- **Task list**
1. In the numbered list of personal facts, what does the writer believe dying is like?
2. In the numbered list of personal facts, can you swap "truth" for "honesty" and write out everything from "85. I once had" down to "relationships. I'm trying to work on this."?

- **Provided passage**

::::::::

85. I once had a student removed from an elective art class I was teaching because he was sexually harassing me. True story.
86. I hate it when people ask me for advice or expect me to comment on a predicament they've gotten themselves into. People rarely want the truth in these situations, and that's usually all I'm willing to dish out because I hate blowing smoke up people's asses.
87. My
sexuality often scares me and sometimes feels like more than I can handle (see #88 below).
88. I have a hard time remaining faithful in relationships. I'm trying to work on this.
89. I have a hard time letting people down/disappointing them/breaking their hearts/and so on and so on. It's a guilt thing. I blame my childhood. More specifically, my parents. I'm trying to work on this. (It's not going so well)
90. I believe that dying is like sleeping, but without the dreams.
91. I have a hard time believing in anything that isn't tangible.
92. I love to bake. And plan parties (but not necessarily attend them. I prefer to be behind the scenes. Unless it's of the beer-drinking variety. And especially if there's a bonfire.).

::::::::

- **Dataset entries**
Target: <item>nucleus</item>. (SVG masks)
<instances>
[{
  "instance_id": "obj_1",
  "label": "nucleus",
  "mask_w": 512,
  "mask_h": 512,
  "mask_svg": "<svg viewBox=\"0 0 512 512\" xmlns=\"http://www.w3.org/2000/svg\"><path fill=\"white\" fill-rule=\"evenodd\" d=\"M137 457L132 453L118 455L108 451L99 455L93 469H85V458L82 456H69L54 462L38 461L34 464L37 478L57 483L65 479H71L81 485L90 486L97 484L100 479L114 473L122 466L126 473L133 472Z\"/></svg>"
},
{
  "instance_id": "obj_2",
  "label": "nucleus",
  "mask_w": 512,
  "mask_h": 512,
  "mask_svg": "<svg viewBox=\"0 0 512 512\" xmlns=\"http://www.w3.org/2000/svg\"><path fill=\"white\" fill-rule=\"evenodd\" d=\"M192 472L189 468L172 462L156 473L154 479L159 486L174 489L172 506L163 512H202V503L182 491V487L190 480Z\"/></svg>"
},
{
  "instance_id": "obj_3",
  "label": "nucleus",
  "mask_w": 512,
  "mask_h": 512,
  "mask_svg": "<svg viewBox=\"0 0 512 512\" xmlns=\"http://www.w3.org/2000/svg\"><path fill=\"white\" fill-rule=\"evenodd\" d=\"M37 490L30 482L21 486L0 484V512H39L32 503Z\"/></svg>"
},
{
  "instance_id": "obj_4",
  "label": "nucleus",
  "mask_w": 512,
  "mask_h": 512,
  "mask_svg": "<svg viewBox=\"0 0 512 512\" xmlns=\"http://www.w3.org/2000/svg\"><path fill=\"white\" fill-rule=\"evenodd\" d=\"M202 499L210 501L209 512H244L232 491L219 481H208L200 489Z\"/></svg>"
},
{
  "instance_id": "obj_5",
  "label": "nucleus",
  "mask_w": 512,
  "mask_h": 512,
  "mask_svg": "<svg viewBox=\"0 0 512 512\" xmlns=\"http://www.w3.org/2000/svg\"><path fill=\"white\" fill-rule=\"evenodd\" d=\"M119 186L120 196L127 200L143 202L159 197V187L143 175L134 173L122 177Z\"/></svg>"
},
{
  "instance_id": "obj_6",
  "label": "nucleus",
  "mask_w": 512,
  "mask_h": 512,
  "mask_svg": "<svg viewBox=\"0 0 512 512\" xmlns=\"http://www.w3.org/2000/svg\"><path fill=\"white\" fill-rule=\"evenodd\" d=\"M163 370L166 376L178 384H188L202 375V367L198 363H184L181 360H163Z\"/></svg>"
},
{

::::::::

- **Responses in order**
1. Sleeping, but without the dreams.

2.
85. I once had a student removed from an elective art class I was teaching because he was sexually harassing me. True story.
86. I hate it when people ask me for advice or expect me to comment on a predicament they've gotten themselves into. People rarely want the honesty in these situations, and that's usually all I'm willing to dish out because I hate blowing smoke up people's asses.
87. My
sexuality often scares me and sometimes feels like more than I can handle (see #88 below).
88. I have a hard time remaining faithful in relationships. I'm trying to work on this.